Background security controls
At the same time, we want to make sure that when users click on the wrong link, for example, the security controls in the background will detect potential risks. They should bring important information to the foreground that users need and report the incident for additional checks. The more we move security to the background, where we make security work automatically and seamlessly, the better it is for the user and the organization. We must make security usable and help the employee be successful.
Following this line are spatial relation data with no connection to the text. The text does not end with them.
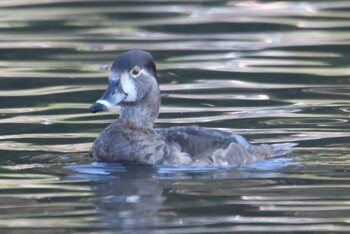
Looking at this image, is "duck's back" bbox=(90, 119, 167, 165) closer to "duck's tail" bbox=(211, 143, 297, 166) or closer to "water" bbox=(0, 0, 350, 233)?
"water" bbox=(0, 0, 350, 233)

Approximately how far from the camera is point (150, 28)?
839 inches

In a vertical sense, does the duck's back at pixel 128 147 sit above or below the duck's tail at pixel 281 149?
above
It is not just enterprise users who connect to networks and introduce risk to an organization’s systems and data integrity. Today many thousands of devices connect through a network: the Internet of Things (IoT) exists to a greater degree than many people imagine. Ensuring that machine security and identity is part of the risk assessment is now a critical part of cybersecurity practice.
Take, for example, an IoT network in which one device might drop off the radar then reappear a few hours later. In an intelligent, adaptive cybersecurity framework, such an event should raise a red flag until such a time as the reasons for the outage can be determined.
Aside from IoT devices and cloud applications’ redefinition as endpoints that need cybersecurity consideration, 2020 and 2021 have writ large the issue of bring your own device or BYOD. Or perhaps that should be bring your own disaster or even, soon, bring your own office!
Introducing Endpoint Privilege Management
Many millions of words have been written about the different ways in which organizations can help their users demarcate between work and personal applications and/or workloads on their laptops, smartphones and other devices. However, the new normal demands a more finely tuned approach, something we call Endpoint Privilege Management.
To access my work email, it might be perfectly fine to authenticate with a username, password and multi-factor authentication. But if I want to access customer data, that level of security control is not satisfactory. I can’t just move across and use the same security controls to access sensitive data. We refer to that as ‘leveling up’, in the sense that you must satisfy more stringent security controls. These additional security controls can be quite granular and context specific. For example, when I tried to access sensitive company information on a business trip in another country – you may remember those – I got a notification from my team. That’s because our automated systems had flagged my behavior as anomalous against the company’s policies.
Even though the technology used in situations like this is extremely sophisticated under the hood, for the user simplicity is vital. One of my mentors told me many years ago that security should be like a light bulb or electricity. You hit the switch, and you don’t need to know the complexity in the background, it just works for you.